Unlocking the Power of Time: Transforming Data Frames into Time Series in R

rtip
timeseries
Author

Steven P. Sanderson II, MPH

Published

December 29, 2023

Introduction

Hey there, fellow R enthusiasts! Today, we’re diving into the realm of time series, where data dances along the temporal dimension. To join this rhythmic analysis, we’ll first learn how to convert our trusty data frames into time series objects—the heart of time-based exploration in R.

Ready to Time Warp? Let’s Get Started!

Every journey begins with preparation. Here’s our sample data frame containing daily sales:

``````df <- data.frame(date = as.Date('2022-01-01') + 0:9,
sales = runif(10, 10, 500) + seq(50, 59)^2)``````

2. Choose Your Time Series Destination

R offers two primary time series classes:

• “ts”: Base R’s classic time series object, designed for regularly spaced data.
• “xts”: Part of the ‘xts’ package, offering enhanced flexibility and features.
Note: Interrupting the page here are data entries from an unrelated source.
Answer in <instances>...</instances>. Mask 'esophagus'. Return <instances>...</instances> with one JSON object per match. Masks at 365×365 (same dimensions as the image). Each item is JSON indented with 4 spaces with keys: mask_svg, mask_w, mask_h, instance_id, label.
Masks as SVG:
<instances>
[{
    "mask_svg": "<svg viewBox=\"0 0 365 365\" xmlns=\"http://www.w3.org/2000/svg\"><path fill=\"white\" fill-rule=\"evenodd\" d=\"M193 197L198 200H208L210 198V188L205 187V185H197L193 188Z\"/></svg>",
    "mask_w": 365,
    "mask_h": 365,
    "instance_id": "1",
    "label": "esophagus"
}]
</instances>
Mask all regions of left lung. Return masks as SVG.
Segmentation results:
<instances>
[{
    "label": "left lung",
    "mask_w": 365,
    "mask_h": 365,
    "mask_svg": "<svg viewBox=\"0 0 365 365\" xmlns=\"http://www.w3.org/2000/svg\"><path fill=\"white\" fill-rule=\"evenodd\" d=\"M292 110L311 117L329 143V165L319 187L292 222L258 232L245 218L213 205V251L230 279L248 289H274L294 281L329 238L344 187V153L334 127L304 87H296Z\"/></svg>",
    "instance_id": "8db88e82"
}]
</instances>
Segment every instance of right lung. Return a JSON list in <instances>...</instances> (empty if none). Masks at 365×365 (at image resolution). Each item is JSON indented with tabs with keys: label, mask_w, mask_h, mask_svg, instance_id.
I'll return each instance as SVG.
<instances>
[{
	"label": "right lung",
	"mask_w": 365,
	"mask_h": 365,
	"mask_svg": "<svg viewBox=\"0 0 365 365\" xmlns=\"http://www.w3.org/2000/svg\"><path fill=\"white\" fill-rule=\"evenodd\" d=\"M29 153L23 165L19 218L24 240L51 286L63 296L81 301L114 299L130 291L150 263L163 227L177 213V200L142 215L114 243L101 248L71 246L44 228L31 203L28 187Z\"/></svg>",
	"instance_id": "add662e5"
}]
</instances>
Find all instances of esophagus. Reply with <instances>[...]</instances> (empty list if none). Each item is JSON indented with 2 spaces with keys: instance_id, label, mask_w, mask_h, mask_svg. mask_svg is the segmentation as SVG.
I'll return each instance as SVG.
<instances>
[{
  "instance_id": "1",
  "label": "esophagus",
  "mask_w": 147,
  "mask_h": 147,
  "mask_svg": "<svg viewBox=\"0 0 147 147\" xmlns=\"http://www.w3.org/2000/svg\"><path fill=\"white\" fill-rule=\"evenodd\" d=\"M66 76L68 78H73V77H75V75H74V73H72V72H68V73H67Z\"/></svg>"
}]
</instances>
3. Embark on the Conversion Quest

A. Transforming into “ts”:

``````library(stats)  # Package for 'ts' class

# Unleash the time series magic!
ts_sales <- ts(df\$sales, start = c(2022, 1), frequency = 365)  # Daily data

print(ts_sales)``````
``````Time Series:
Start = c(2022, 1)
End = c(2022, 10)
Frequency = 365
[1] 2728.713 3026.967 2769.227 2928.872 3401.730 3129.780 3303.479 3414.551
[9] 3584.525 3922.348``````

Explanation:

• `ts()` function creates the time series object.
• `df\$sales` specifies the data for conversion.
• `start = c(2022, 1)` sets the starting year and month.
• `frequency = 365` indicates daily observations (365 days per year).

B. Shaping into “xts”:

``````library(xts)  # Package for 'xts' class

# Time to shine!
xts_sales <- xts(df\$sales, order.by = df\$date)

print(xts_sales)``````
``````               [,1]
2022-01-01 2728.713
2022-01-02 3026.967
2022-01-03 2769.227
2022-01-04 2928.872
2022-01-05 3401.730
2022-01-06 3129.780
2022-01-07 3303.479
2022-01-08 3414.551
2022-01-09 3584.525
2022-01-10 3922.348``````

Explanation:

• `xts()` function constructs the time series object.
• `df\$sales` provides the data.
• `order.by = df\$date` sets the time-based ordering.

Now that you’ve mastered the conversion, unleash your creativity:

• Visualize trends with plots.
• Forecast future values.
• Analyze patterns and seasonality.
• Decompose time series into components.
• And much more!

The possibilities are as boundless as time itself.

Remember:

• Choose the time series class that best suits your analysis needs.
• Always ensure your data frame has a column with valid date or time values.
• Explore the rich functionalities of R’s time series packages.